A study done in the UK yielded this conclusion: "Our homeless sample displayed relatively low IQ with high levels of neurobehavioural impairment. Our evidence suggests that these neuropsychological factors may, in part, constitute a long-term consequence of childhood trauma."

which, in all of my vast 20 year old scientific wisdom, take to mean that many homeless people are just sad kids that never really experienced much love. I wish there was this great surplus of volunteer mental health professionals that could just wander the streets and counsel all these people who probably have so much hurt in their lives.

Back to the story about the man I met earlier. It was a frustrating conversation. He was playing banjo when my friend and I approched but once we engaged him in conversation he quit playing the sweet song and started spouting out bitterness and angry things. Granted, were I homeless I would most likely be bitter and angry also, but he just really was hurting and mad; the fact that Hannah and I were nice girls who stopped to see how he was doing and potentially try to help him out didn't seem to cross his mind as an opportunity to take advantage of. 

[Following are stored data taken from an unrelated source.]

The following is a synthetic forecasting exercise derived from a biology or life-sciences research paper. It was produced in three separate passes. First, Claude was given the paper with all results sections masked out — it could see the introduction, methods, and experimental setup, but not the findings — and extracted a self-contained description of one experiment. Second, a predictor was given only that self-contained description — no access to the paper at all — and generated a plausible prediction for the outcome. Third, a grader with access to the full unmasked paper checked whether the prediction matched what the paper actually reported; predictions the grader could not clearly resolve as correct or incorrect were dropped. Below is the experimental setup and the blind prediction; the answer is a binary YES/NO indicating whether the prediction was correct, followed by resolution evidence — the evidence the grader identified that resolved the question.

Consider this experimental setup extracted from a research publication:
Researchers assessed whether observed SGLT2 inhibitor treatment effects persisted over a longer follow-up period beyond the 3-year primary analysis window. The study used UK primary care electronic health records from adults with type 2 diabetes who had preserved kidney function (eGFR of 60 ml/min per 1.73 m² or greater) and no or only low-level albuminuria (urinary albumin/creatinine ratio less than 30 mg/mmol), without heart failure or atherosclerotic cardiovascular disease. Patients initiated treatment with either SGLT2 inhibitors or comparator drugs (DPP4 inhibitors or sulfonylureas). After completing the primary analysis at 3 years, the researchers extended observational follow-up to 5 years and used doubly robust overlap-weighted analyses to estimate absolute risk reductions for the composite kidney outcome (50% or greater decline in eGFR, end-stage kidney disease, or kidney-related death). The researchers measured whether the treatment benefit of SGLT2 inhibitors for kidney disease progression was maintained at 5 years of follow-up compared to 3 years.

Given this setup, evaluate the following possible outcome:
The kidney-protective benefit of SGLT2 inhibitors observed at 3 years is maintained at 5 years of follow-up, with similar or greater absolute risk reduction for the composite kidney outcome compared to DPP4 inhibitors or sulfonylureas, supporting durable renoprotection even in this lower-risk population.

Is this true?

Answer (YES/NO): YES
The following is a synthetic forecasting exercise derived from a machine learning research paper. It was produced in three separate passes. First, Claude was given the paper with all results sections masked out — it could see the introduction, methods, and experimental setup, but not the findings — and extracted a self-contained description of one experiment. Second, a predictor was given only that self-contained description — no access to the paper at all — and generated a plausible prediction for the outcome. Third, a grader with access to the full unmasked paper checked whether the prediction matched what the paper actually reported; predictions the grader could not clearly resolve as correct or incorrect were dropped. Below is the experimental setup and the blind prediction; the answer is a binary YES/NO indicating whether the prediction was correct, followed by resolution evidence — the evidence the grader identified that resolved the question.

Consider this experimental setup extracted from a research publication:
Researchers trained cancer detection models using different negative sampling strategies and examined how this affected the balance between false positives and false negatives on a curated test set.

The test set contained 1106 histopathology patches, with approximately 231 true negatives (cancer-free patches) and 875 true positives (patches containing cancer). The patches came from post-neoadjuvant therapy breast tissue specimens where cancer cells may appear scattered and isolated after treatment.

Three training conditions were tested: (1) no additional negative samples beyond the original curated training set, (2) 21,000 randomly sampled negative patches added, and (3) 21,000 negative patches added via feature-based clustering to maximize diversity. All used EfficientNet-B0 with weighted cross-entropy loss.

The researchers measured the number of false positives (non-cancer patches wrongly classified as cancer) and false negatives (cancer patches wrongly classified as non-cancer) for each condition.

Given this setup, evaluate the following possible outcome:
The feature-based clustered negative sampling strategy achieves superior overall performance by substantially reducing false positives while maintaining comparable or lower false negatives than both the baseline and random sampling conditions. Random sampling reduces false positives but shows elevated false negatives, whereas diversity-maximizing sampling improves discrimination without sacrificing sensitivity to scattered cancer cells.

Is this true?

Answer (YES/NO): NO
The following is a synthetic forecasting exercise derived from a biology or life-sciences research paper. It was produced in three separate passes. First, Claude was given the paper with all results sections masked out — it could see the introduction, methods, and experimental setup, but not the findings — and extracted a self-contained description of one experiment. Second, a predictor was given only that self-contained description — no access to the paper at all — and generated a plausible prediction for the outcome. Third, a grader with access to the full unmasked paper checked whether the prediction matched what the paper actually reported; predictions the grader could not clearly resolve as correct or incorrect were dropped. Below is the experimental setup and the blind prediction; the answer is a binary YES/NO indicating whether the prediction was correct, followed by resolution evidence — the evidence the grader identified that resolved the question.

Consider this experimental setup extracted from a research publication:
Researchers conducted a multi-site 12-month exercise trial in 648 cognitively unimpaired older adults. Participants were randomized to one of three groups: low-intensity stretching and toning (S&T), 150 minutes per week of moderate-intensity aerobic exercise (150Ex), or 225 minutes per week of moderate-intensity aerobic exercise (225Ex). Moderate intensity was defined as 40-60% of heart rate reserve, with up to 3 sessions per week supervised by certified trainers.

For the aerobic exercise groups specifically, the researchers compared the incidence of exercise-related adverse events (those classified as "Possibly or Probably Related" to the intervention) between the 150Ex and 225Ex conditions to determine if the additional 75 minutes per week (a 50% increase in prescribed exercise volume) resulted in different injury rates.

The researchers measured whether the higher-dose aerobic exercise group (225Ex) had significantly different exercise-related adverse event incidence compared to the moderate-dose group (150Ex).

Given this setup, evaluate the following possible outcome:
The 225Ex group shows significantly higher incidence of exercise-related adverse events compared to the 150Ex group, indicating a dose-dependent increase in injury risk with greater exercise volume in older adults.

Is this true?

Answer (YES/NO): NO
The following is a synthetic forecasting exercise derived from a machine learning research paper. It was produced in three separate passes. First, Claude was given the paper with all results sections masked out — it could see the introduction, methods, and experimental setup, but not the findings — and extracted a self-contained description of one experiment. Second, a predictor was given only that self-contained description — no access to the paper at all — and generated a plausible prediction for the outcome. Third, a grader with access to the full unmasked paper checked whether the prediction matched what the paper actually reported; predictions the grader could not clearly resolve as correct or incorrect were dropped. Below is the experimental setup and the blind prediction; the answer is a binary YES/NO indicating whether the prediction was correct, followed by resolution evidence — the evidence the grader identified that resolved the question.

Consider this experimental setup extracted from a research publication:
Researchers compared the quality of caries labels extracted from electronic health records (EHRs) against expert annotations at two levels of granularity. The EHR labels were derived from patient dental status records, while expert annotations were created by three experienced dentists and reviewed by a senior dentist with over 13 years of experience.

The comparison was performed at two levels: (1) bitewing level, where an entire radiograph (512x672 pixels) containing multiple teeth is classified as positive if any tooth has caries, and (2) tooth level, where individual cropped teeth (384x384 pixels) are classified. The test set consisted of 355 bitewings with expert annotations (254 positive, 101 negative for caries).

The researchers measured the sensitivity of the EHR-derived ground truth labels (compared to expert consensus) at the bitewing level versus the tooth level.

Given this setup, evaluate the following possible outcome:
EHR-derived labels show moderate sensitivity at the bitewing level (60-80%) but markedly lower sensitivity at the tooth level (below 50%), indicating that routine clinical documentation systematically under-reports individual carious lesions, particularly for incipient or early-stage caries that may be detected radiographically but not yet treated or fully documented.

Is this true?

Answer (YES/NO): YES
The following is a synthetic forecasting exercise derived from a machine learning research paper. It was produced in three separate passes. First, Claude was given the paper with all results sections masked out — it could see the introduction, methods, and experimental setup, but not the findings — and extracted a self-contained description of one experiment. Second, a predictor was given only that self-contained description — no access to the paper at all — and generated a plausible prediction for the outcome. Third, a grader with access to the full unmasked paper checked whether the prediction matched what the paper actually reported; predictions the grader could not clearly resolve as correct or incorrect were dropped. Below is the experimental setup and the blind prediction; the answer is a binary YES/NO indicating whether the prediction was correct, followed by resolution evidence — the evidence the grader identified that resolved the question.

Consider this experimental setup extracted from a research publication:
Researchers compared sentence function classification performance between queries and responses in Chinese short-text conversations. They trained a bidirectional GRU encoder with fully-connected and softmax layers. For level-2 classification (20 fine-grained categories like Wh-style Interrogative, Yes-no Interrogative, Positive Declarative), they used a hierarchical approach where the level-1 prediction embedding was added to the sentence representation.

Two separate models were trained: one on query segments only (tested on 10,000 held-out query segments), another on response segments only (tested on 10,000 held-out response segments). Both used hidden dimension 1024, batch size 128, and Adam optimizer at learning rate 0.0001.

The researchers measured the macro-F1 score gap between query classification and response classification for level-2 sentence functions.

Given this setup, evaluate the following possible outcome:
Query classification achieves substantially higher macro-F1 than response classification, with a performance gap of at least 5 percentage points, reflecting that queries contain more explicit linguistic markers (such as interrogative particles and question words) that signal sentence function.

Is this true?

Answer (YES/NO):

Being an aspiring social worker ("aspiring" makes the career sound glamorous or something) I asked the man I met near the metro station earlier whether he had considered talking with a social worker. He proceeded to tell me that social work is "a load of bull***t" and that "social workers don't do nothing." I told him I was studying social work and we'd actually learned about different ways the social work profession can help the homeless but he cut me off and basically told me that I didn't know what I was talking about. I understand that he may feel that way and may be justified in that opinion because it is very likely that he had a negative experience with a "bad" social worker, I don't know the circumstances, but it was frustrating to hear his complaints.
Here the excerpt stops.